In many households the woman is the strong one who keeps things together, but in spite of this, most of these strong women have to put up a show as the adoring, dependent 'wifey' to keep the pretense of the strong man alive, lest her husband's ego takes a beating.
I realise and understand there are many of you - both male and female - who think that making an issue about something as trifling as a tiny four letter word is taking feminism too far, but if you really think about the long-term effect of language on the psyche, you will start to see how easy it is to brainwash whole generations in a subtle way just through using terminology.
When children - especially boys - get emotional for some or other reason, grown-ups will often say "Don't act like a girl", or in Afrikaans "Moenie 'n sissie wees nie". Equating being a young female with weakness (in a negative way) is so ingrained in our society that young boys turn into men who continue to see their female counterparts as slightly inferior. That is also why they are embarrassed by emotions, because it's a "female thing" and they consider it an insult to exhibit any female characteristics.
In the apartheid days many whites thought it acceptable to refer to their adult male gardener as 'the garden boy' and to the domestic worker as 'the girl', even though these workers were toiling away in order to take care of their own children and even great-grandchildren!

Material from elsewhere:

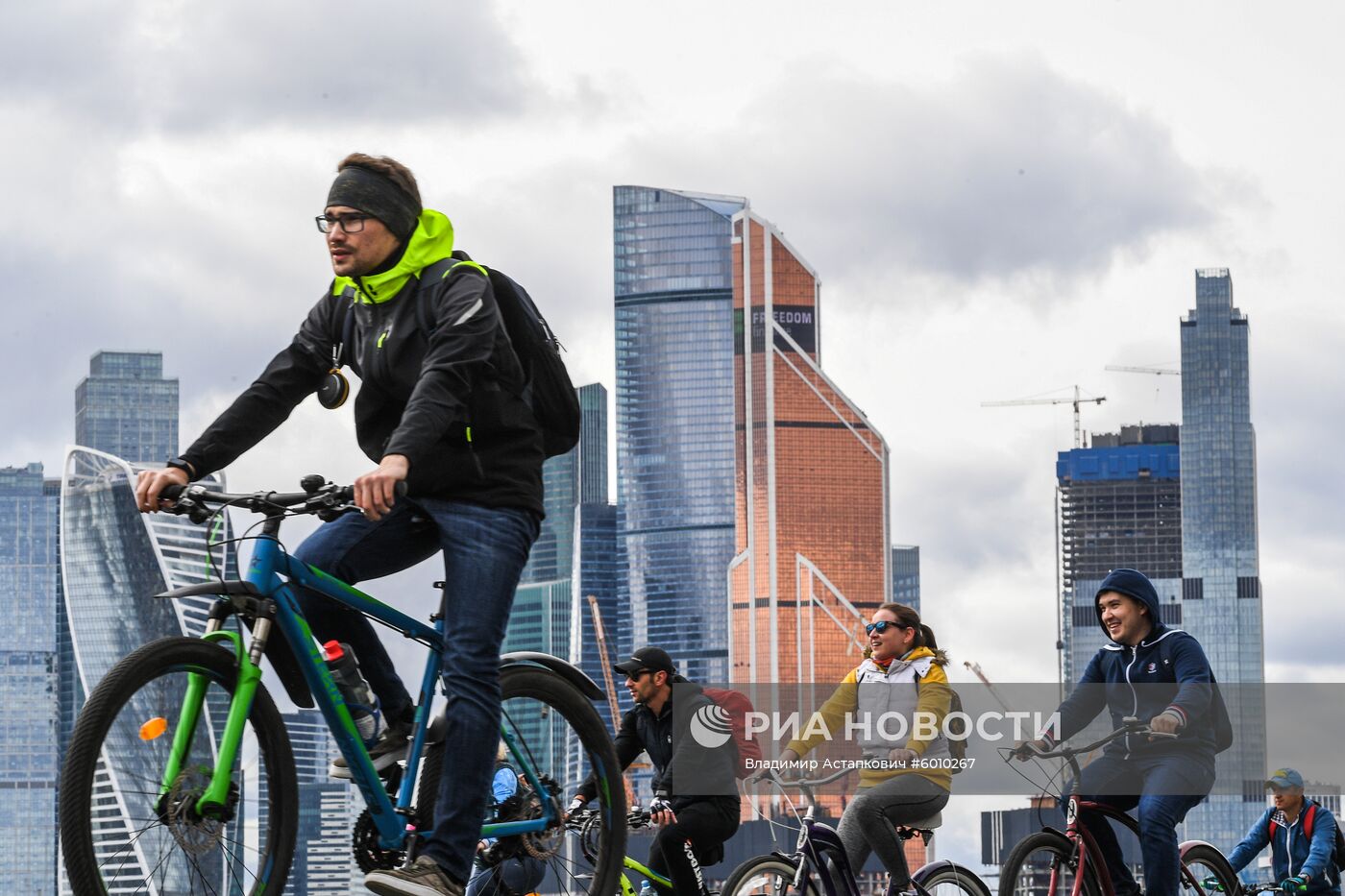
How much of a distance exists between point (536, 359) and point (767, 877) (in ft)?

To refer to an adult person as a child subtly disempowers the individual as the inference is that you can't make decisions for yourself. Women usually don't find it offensive when other women call them girls - as in a girls' night out - but maybe we should stop doing that and lead by example.
Patriarchy and its negative effects on society - the damage it does to women and children as well as men - is illustrated in razor sharp fashion in the latest Sophia Kapp novel, Kantelpunt.
This incredibly entertaining, but hard-hitting novel, is described as a "feminist novel for conventional women". I would describe it as "a must-read for all men and women". Your copy is waiting on my desk, Cliff.